- **Saved data entries**
+--
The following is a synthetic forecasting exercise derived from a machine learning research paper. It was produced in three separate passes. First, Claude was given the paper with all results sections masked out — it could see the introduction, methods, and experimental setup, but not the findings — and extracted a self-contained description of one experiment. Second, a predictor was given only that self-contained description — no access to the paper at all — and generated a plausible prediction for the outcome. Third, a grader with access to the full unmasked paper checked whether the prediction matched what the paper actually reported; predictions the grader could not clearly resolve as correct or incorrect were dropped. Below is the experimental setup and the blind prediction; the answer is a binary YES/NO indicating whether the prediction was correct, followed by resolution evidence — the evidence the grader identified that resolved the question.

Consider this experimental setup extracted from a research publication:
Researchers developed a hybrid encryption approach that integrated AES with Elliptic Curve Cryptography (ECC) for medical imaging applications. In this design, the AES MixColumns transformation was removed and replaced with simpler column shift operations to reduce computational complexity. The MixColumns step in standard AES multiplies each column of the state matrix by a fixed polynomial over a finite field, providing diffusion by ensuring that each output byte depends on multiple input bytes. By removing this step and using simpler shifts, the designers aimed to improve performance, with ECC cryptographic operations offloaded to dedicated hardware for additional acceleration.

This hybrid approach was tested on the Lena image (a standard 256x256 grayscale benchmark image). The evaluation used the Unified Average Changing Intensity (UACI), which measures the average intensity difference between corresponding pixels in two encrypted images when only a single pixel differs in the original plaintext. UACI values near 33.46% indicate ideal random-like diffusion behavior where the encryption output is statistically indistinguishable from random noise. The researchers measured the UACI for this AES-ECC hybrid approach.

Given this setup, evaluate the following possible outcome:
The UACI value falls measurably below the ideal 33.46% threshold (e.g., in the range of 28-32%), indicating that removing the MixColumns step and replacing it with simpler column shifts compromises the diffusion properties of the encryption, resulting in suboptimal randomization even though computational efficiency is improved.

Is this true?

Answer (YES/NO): YES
+--
- **Work order**
In the answer, return exactly the lines from the line containing "The UACI value" to the end of the records above, and no others.

- **Answer below**
The UACI value falls measurably below the ideal 33.46% threshold (e.g., in the range of 28-32%), indicating that removing the MixColumns step and replacing it with simpler column shifts compromises the diffusion properties of the encryption, resulting in suboptimal randomization even though computational efficiency is improved.

Is this true?

Answer (YES/NO): YES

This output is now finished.